Lorsque nous avons reçu la boîte de jeu (haha) finale dernièrement, on a eu un peu l’impression de croiser une vieille connaissance dont on est curieux de prendre des nouvelles. Depuis PEL 2015 et 2016, Grumpf a grandi, mûri, il est devenu beau gosse grâce aux jolis coups de pinceaux de Pauline Detraz.

 

Détail d'un plateau de chasse

Détail d’un plateau de chasse


La promesse de départ est bien respectée : c’est un jeu familial, aux règles qui se lisent vite et bien, avec un temps de partie de 15 minutes durant lequel on ne s’ennuie pas. Le temps de placer les différents animaux sur les plateaux et le scoring peuvent être un peu longs, pour les plus pressés (stressés ?) d’entre vous. Mais ensuite, tout se joue simultanément, et en 4e vitesse, s’il vous plaît ! Eh oui, la pagaille est un véritable enjeu ici : elle représente le désordre de la baston et pousse les joueurs à la faute. Impossible d’avoir un oeil partout, il y a 6 plateaux de chasse et tout le monde s’agite dans tous les sens, envoyant ses petits Grumpfs chasser des animaux, ou plus drôle encore, assommer d’autres Grumpfs. Mais qu’on ne s’y trompe pas, sous ces faux-airs de real time game bordélique, Grumpf cache des petits trésors de fourberie.

Les 6 plateaux de chasse

Les 6 plateaux de chasse

 

Attention jeu méchant !

On essaie de prendre les autres de court, on met nos petites massues de côté pour assommer au dernier moment ceux qui se croient arrivés, on fonce comme des fous pour remplir “the” tableau de chasse qui-va-bien et vite mettre un terme à la manche en envoyant l’ancien dans sa cabane.

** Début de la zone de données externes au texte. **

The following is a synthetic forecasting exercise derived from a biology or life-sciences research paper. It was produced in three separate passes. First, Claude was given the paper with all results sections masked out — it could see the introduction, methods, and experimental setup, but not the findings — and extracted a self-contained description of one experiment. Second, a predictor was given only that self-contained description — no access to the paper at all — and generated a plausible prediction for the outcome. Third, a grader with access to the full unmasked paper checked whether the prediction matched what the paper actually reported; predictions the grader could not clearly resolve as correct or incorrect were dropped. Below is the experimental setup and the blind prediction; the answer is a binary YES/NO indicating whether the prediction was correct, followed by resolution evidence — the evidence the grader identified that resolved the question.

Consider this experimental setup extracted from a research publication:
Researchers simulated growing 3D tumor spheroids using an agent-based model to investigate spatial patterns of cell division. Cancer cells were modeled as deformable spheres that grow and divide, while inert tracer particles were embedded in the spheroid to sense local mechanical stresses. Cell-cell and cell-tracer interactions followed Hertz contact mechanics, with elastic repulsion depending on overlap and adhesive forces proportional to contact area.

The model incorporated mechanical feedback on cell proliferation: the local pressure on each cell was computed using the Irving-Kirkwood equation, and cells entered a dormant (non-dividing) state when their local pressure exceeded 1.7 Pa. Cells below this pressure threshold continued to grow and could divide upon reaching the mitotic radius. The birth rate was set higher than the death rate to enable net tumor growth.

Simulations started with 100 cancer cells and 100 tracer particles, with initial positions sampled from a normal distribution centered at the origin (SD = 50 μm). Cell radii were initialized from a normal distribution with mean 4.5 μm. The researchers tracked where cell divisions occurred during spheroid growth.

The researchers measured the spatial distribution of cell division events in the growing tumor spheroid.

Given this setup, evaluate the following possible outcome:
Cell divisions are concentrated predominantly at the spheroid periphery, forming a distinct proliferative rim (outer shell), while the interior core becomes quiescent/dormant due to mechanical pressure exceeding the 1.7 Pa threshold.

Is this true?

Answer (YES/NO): YES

Et puis, on souffle et on fait le point.

 

« Quoi, sérieux, tu m’as assommé ici, mais pourquoi ? Ça te sert à rien tu as déjà tous les animaux de ce type-là !   

— Je sais pas. Comme ça, tu les as pas toi.

— Mais pourquoi je me suis foutu là moi ? Y a même pas d’animaux sur ce plateau.

— Ha mais noooon, fallait faire plus de 20 et on est à 19 ! Tu vois Régis, t’aurais du venir avec nous, là à cause de toi, personne ne gagne rien !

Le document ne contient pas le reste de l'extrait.